__Given instruction 1__: In the passage about Walmart's healthy eating initiative, what logo did the company design for the front of some food packages?
__Given instruction 2__: Pick up the passage about Walmart's healthy eating initiative after its final sentence and keep it going.

Take Walmart in the United States. Five years ago, when everyone in the public sector was still focused on making restaurants add calorie counts to their menus — which it turns out doesn’t work — the company decided to launch a healthy eating initiative of its own design.
Instead of pinning their hopes on numbers-based nutritional labels, Walmart designed a simple front-of-package ‘Great for You’ logo to be attached to a small number of food items.
It also reduced prices on fresh fruits and vegetables and reformulated recipes for some of its home brand products to reduce sodium and sugar content.
These were great, innovative ideas — and it turns out they don’t work either.
According to a new study, the initiative had no effect on the ongoing shift toward healthier eating that has been observed among Walmart customers since 2000. Calories, sugar density, and soda consumption were already trending down. The healthy eating initiative did not make them trend down any faster.

[Part of a data file]

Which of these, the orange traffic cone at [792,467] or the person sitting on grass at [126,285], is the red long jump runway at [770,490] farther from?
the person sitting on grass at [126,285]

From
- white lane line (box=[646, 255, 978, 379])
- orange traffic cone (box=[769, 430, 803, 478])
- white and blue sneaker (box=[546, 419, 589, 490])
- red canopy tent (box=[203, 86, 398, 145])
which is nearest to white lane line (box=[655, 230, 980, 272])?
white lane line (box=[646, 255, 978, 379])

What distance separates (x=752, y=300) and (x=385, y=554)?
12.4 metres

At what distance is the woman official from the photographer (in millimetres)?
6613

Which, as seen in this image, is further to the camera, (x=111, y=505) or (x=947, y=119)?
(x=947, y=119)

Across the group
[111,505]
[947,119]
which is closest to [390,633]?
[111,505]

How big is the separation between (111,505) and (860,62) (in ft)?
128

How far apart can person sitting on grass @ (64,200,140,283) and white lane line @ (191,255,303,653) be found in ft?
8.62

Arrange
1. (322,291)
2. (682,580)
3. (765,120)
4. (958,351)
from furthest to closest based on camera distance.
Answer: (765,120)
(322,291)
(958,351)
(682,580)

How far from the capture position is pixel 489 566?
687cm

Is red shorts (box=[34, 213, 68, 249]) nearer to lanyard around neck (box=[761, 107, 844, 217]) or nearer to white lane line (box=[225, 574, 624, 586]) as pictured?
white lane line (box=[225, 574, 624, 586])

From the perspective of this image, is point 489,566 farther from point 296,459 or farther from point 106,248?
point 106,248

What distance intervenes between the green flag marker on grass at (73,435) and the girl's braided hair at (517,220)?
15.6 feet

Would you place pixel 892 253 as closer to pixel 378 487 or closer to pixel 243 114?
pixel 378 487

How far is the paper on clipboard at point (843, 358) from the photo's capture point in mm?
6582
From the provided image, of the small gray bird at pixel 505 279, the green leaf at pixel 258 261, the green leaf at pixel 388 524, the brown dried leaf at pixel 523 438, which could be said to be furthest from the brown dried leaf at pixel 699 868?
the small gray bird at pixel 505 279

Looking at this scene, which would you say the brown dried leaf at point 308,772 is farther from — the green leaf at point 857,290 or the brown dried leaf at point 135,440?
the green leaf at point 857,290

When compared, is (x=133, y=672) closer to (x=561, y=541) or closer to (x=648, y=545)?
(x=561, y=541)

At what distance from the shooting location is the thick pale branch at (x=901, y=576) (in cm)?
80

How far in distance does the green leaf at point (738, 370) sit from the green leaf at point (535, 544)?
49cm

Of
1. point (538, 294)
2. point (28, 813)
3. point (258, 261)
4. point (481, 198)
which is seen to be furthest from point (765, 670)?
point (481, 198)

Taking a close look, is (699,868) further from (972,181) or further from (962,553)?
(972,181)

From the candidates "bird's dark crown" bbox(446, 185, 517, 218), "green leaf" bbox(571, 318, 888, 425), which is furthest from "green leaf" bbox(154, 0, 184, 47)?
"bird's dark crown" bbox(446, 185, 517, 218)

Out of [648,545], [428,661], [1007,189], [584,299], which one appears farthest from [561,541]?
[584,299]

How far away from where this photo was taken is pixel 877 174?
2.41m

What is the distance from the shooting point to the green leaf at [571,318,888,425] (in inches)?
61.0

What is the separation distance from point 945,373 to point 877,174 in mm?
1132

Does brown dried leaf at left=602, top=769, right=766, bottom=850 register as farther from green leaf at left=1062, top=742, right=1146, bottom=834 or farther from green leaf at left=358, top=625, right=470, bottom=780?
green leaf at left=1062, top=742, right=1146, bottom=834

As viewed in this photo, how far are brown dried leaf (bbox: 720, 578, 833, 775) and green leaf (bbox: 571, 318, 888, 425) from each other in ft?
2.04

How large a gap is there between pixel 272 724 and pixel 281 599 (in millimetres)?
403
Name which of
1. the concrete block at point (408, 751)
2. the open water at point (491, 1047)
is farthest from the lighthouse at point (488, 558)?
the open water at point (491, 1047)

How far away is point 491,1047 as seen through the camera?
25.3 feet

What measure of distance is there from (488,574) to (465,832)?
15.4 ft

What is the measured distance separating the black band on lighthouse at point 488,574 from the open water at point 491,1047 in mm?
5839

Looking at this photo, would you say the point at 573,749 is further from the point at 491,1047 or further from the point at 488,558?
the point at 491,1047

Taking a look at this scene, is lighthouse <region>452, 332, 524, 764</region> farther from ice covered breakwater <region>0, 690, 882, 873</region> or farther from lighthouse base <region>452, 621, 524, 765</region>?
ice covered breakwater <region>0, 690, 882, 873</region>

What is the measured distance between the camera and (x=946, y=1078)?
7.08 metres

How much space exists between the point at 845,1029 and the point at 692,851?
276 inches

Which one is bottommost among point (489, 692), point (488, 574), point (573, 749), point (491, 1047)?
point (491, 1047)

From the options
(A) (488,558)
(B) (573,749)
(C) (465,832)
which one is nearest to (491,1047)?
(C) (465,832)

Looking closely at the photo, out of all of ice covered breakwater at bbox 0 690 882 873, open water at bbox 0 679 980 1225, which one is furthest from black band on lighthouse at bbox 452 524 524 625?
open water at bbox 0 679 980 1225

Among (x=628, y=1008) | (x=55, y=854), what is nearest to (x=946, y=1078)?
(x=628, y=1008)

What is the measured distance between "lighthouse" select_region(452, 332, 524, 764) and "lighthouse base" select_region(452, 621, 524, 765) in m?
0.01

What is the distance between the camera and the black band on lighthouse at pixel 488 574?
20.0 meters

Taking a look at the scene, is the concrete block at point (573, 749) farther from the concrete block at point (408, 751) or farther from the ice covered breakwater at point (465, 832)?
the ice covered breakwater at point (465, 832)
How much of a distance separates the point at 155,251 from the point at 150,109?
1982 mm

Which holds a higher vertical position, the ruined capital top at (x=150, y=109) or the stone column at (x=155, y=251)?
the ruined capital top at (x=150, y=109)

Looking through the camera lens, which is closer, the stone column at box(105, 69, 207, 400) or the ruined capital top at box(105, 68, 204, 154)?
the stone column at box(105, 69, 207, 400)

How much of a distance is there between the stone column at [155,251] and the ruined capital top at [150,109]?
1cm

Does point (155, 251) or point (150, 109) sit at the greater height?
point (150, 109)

__Written answer 1__: A simple "Great for You" logo.

__Written answer 2__:
Walmart should not be criticised for this. It’s good that they tried something new, and a failure can teach you as much as a success — if you are willing to learn from it.
Unfortunately, the public health academics behind the evaluation study would prefer to double down: “These results suggest that food retailer-based initiatives … may not suffice to improve the nutritional profile of food purchases. More systemic shifts in consumers’ characteristics and preferences may be needed.”
If obesity prevention programs are really about evidence and not an ideological commitment to the nanny state, it would make sense to get things right at the ‘retailer-based initiative’ scale before attempting something ‘more systemic'” But that’s a big if.